Only if the retirement savings in both our accounts equaled to the principal amount owed on our home loan, would it have made sense that we could earn more dividends from EPF versus saving on our home loan interests charged. However, the total home loan amount owed was way larger than our retirement savings, and hence we were losing more money keeping the home loan as is, or just following the monthly repayment schedule (for 30 years).
That being said, we have only withdrawn an allocated portion of our retirement savings from our EPF account 2, which made up 30% of our total contributions and was only taken out once a year. The remaining 70% of our contributions in Account 1 of our retirement savings was intact and untouched, and still accumulating yearly dividend gain.
Anyway, the final reason, and this is important as this was one of the main reasons why we pursued to clear off this loan, is that I wanted peace of mind.
Peace of mind and the certainty of knowing that I do not owe any more money to the bank and that the house was ours.
The house was ours.
I have three young children, and having kids made me think long-term.
If anything, the pandemic has thought us that nothing is really guaranteed, even job security and health. We never want to be in a position where we have to worry that we could lose the house should either of us lose our jobs or fall ill.
Having kids may also be the reason that my risk appetite is more conservative, so unless I have accumulated ‘throw away’ type of money to spare and to play with stocks and the like, I am cautious about what I choose to invest in.
So we proceeded to make that last payment, and we obtained the declaration from the bank that the house was paid in full.
The day our lawyer gave us the papers and the title deed of the house with our names on it, I felt a load lift off my shoulders and liberated. I recall leaving the lawyer’s office and me and my husband giving each other a high five as soon as we were out the doors, house title deed, and a stack of documents in hand.
After that, the house and the almost 5000 square feet of it felt different, even the grass on our land felt ‘greener’. I always imagined rolling around on the dirt outside my house after we paid our home off, but I decided not to since we had a dog and we had yet to clear his wastes. Anyway, you get my point.

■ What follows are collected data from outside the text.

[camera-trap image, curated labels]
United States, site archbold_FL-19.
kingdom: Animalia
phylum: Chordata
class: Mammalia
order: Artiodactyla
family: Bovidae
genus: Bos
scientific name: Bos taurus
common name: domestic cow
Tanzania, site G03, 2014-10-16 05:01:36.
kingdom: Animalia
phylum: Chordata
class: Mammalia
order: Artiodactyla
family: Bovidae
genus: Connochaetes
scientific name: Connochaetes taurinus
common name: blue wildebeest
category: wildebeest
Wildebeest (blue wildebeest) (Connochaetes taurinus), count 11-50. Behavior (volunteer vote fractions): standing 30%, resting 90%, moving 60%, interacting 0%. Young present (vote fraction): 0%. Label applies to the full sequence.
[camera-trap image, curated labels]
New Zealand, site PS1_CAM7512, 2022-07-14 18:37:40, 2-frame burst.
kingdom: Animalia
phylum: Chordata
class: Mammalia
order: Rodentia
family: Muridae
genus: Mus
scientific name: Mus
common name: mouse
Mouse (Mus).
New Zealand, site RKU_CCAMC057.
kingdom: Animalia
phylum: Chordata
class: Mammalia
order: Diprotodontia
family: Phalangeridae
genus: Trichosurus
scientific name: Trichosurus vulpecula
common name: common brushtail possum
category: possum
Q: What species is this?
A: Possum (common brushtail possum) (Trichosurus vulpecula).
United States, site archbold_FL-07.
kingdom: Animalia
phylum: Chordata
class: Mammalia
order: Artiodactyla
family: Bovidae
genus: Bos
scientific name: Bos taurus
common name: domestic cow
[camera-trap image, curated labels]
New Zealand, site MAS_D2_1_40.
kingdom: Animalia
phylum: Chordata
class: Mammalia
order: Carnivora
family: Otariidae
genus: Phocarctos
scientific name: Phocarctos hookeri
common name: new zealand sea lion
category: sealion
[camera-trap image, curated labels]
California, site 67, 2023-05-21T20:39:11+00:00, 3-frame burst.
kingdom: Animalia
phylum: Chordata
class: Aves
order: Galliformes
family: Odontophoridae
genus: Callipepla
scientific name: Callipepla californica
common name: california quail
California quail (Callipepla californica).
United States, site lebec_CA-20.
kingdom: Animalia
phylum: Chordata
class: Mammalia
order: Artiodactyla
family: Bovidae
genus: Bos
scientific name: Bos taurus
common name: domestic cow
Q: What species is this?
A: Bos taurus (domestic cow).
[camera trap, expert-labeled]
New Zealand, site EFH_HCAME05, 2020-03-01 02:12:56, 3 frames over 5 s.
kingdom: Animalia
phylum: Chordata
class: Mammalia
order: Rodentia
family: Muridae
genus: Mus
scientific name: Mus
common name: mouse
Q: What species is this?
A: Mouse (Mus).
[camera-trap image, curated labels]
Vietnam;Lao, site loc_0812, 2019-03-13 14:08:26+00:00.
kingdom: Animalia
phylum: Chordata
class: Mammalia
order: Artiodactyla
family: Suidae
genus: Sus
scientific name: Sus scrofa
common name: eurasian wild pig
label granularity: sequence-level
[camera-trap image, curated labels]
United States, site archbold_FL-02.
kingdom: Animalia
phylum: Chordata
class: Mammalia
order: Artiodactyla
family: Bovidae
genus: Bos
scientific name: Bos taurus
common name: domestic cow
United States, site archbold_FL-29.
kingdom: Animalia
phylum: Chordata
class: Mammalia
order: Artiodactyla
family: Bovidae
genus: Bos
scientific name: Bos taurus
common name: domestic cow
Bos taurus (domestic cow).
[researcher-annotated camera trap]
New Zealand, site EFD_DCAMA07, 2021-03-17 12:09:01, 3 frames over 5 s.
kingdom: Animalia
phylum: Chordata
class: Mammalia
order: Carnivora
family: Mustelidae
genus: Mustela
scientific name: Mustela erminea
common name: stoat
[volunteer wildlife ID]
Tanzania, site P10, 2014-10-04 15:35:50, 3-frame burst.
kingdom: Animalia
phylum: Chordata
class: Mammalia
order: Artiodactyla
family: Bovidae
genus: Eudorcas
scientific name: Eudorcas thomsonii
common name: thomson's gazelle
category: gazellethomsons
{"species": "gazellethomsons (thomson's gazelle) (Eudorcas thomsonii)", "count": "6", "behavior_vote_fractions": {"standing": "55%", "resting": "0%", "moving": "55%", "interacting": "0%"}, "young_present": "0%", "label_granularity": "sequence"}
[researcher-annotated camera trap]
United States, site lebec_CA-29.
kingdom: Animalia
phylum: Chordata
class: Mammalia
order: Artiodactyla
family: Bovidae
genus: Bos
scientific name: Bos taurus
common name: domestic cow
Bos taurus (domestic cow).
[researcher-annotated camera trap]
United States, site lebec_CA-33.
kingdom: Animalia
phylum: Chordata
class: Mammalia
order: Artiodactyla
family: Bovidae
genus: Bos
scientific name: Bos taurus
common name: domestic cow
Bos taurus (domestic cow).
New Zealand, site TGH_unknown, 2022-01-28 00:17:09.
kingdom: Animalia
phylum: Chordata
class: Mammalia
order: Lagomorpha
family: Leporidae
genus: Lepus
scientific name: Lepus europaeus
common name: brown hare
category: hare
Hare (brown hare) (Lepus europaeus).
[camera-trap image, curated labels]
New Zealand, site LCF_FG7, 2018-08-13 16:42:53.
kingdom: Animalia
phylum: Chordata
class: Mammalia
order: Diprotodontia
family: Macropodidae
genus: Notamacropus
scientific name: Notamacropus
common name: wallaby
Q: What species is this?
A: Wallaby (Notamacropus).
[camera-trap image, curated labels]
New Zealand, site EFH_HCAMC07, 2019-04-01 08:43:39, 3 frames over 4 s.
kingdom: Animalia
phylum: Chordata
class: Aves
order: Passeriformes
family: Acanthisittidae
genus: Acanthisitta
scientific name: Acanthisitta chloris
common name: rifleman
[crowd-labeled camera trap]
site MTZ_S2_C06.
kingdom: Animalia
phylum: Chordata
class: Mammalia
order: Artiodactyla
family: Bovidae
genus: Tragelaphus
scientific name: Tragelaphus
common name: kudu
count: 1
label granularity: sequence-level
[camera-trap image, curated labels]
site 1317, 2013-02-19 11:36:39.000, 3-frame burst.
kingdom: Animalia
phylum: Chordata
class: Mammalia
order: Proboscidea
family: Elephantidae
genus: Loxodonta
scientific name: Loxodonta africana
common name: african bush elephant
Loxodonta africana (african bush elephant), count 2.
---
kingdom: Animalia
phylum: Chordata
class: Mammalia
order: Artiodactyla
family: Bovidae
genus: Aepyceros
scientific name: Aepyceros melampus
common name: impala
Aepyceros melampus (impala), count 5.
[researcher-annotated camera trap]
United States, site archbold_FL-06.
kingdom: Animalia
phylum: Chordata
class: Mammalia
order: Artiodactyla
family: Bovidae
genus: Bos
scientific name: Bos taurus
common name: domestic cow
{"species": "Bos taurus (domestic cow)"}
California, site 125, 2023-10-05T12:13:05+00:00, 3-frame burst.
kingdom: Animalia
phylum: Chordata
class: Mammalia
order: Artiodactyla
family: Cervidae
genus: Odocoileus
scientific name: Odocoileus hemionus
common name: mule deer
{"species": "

Needless to say, since we paid off our house, the monthly cash flow increased and we were able to divert the cash to our kids’ education funds, clear off our car loan and start other investments.
We also plan to reimburse back and further top up the contributions to our EPF retirement savings that we had earlier withdrawn to make payments to the house loan. We have a separate excel calculation for that on how putting in an RM20,000 a year back to EPF will yield a significant increase in years and can maybe even help us reach the 1.05Mil mark in EPF earlier. That is when the money in our retirement savings will be ‘touchable’ should we choose to. I will write about that in a separate post.
So, I’ll end this with an imaginary ‘clink’ of my glass cup to another and I say cheers to removing debt and gaining a step forward towards financial freedom.